> **Written exercise**: The records below are to be repeated in full, exactly as they are.

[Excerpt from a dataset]
^^^^

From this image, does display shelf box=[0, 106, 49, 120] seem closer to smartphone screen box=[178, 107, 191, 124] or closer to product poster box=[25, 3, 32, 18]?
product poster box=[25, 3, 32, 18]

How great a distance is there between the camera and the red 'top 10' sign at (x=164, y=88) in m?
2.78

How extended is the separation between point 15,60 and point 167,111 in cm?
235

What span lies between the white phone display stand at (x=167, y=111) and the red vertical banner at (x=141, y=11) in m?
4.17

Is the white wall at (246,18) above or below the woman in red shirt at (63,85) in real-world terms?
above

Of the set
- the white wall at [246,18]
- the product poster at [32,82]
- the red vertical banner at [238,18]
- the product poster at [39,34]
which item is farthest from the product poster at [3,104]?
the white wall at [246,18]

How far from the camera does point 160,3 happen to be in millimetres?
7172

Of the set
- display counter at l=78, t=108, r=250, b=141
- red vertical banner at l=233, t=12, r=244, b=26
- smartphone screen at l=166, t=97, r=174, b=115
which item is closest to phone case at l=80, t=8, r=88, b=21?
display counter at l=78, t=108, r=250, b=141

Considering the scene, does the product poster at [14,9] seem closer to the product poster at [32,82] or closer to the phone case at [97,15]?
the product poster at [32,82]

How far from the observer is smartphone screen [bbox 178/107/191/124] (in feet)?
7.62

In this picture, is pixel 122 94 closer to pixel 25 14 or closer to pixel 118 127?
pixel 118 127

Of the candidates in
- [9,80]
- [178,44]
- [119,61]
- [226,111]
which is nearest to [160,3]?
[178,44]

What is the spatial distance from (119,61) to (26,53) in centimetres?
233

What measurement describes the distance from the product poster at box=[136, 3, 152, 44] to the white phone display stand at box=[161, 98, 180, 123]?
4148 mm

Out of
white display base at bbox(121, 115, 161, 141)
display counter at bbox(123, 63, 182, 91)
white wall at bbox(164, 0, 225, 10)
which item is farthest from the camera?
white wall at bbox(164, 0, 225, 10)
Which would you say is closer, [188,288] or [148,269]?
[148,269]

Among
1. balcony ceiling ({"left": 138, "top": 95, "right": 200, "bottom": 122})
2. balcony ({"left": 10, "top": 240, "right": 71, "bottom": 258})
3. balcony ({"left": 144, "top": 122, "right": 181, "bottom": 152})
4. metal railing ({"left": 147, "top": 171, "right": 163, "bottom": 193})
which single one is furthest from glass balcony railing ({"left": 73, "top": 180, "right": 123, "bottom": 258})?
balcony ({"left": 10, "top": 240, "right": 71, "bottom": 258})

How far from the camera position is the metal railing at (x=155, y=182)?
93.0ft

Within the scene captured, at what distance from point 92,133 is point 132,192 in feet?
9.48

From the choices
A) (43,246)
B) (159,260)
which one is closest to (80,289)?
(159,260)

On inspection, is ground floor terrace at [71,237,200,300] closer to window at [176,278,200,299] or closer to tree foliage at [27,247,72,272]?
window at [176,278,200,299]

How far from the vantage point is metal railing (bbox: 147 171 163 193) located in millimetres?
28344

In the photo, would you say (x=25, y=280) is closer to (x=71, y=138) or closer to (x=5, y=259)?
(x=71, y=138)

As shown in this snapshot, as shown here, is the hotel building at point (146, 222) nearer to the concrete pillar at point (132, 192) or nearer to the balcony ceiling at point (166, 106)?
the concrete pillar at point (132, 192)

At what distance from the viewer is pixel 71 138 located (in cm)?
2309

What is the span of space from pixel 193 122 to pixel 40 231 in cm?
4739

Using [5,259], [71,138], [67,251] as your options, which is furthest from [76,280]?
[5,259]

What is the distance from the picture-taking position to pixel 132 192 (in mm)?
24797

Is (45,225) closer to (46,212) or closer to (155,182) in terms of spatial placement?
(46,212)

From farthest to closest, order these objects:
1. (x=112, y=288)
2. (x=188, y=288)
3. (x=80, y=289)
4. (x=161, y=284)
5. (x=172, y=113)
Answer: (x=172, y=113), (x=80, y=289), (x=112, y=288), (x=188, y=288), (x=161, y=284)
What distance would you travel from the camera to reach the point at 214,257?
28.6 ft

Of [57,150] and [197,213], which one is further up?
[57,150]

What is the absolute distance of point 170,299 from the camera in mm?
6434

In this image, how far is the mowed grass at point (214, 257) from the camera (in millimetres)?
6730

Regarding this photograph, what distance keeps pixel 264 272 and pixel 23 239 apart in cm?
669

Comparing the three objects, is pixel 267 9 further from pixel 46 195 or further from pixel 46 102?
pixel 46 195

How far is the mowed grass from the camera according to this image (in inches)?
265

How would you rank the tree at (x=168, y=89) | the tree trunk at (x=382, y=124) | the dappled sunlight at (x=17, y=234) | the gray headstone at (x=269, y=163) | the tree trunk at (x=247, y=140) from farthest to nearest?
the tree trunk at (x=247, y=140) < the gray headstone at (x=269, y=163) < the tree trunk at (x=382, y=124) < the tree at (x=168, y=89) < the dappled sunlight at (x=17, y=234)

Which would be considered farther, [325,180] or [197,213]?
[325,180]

^^^^

> **Answer to this exercise**:
From this image, does display shelf box=[0, 106, 49, 120] seem closer to smartphone screen box=[178, 107, 191, 124] or closer to product poster box=[25, 3, 32, 18]?
product poster box=[25, 3, 32, 18]

How great a distance is there between the camera and the red 'top 10' sign at (x=164, y=88) in m?
2.78

How extended is the separation between point 15,60 and point 167,111 in cm?
235

What span lies between the white phone display stand at (x=167, y=111) and the red vertical banner at (x=141, y=11) in m?
4.17

Is the white wall at (246,18) above or below the woman in red shirt at (63,85) in real-world terms?
above

Of the set
- the white wall at [246,18]
- the product poster at [32,82]
- the red vertical banner at [238,18]
- the product poster at [39,34]
which item is farthest from the product poster at [3,104]?
the white wall at [246,18]

How far from the camera does point 160,3 happen to be in millimetres?
7172

Of the set
- display counter at l=78, t=108, r=250, b=141
- red vertical banner at l=233, t=12, r=244, b=26
- smartphone screen at l=166, t=97, r=174, b=115
which item is closest to phone case at l=80, t=8, r=88, b=21?
display counter at l=78, t=108, r=250, b=141

Considering the scene, does the product poster at [14,9] seem closer to the product poster at [32,82] or closer to the phone case at [97,15]?
the product poster at [32,82]

How far from the observer is smartphone screen [bbox 178/107/191/124] (in feet)?
7.62

In this picture, is pixel 122 94 closer to pixel 25 14 or closer to pixel 118 127?
pixel 118 127

Of the candidates in
- [9,80]
- [178,44]
- [119,61]
- [226,111]
which is nearest to [160,3]?
[178,44]

What is the spatial distance from (119,61) to (26,53) in centimetres?
233

What measurement describes the distance from the product poster at box=[136, 3, 152, 44] to the white phone display stand at box=[161, 98, 180, 123]?
4148 mm

Out of
white display base at bbox(121, 115, 161, 141)
display counter at bbox(123, 63, 182, 91)
white wall at bbox(164, 0, 225, 10)
which item is farthest from the camera?
white wall at bbox(164, 0, 225, 10)
Which would you say is closer, [188,288] or [148,269]?
[148,269]

Among
1. balcony ceiling ({"left": 138, "top": 95, "right": 200, "bottom": 122})
2. balcony ({"left": 10, "top": 240, "right": 71, "bottom": 258})
3. balcony ({"left": 144, "top": 122, "right": 181, "bottom": 152})
4. metal railing ({"left": 147, "top": 171, "right": 163, "bottom": 193})
which single one is furthest from glass balcony railing ({"left": 73, "top": 180, "right": 123, "bottom": 258})?
balcony ({"left": 10, "top": 240, "right": 71, "bottom": 258})

How far from the camera position is the metal railing at (x=155, y=182)?
93.0ft

Within the scene captured, at what distance from point 92,133 is point 132,192 in feet?
9.48

From the choices
A) (43,246)
B) (159,260)
which one is closest to (80,289)?
(159,260)

On inspection, is ground floor terrace at [71,237,200,300] closer to window at [176,278,200,299] or closer to tree foliage at [27,247,72,272]?
window at [176,278,200,299]

How far from the vantage point is metal railing (bbox: 147 171 163 193) located in millimetres?
28344

In the photo, would you say (x=25, y=280) is closer to (x=71, y=138) or closer to (x=5, y=259)?
(x=71, y=138)

As shown in this snapshot, as shown here, is the hotel building at point (146, 222) nearer to the concrete pillar at point (132, 192) or nearer to the balcony ceiling at point (166, 106)?
the concrete pillar at point (132, 192)

At what distance from the viewer is pixel 71 138 located (in cm)?
2309

What is the span of space from pixel 193 122 to pixel 40 231 in cm?
4739

Using [5,259], [71,138], [67,251] as your options, which is furthest from [76,280]?
[5,259]

What is the distance from the picture-taking position to pixel 132 192 (in mm)?
24797

Is (45,225) closer to (46,212) or closer to (155,182) in terms of spatial placement?
(46,212)

From farthest to closest, order these objects:
1. (x=112, y=288)
2. (x=188, y=288)
3. (x=80, y=289)
4. (x=161, y=284)
5. (x=172, y=113)
Answer: (x=172, y=113), (x=80, y=289), (x=112, y=288), (x=188, y=288), (x=161, y=284)
What distance would you travel from the camera to reach the point at 214,257?
28.6 ft

Of [57,150] and [197,213], which one is further up?
[57,150]

What is the absolute distance of point 170,299 from the camera in mm?
6434

In this image, how far is the mowed grass at point (214, 257) from the camera (in millimetres)?
6730

Regarding this photograph, what distance keeps pixel 264 272 and pixel 23 239 apart in cm?
669

Comparing the three objects, is pixel 267 9 further from pixel 46 195 or further from pixel 46 102?
pixel 46 195

How far is the mowed grass from the camera according to this image (in inches)?
265

How would you rank the tree at (x=168, y=89) | the tree trunk at (x=382, y=124) | the dappled sunlight at (x=17, y=234) | the gray headstone at (x=269, y=163) | the tree trunk at (x=247, y=140) from farthest to nearest?
the tree trunk at (x=247, y=140) < the gray headstone at (x=269, y=163) < the tree trunk at (x=382, y=124) < the tree at (x=168, y=89) < the dappled sunlight at (x=17, y=234)

Which would be considered farther, [325,180] or [197,213]?
[325,180]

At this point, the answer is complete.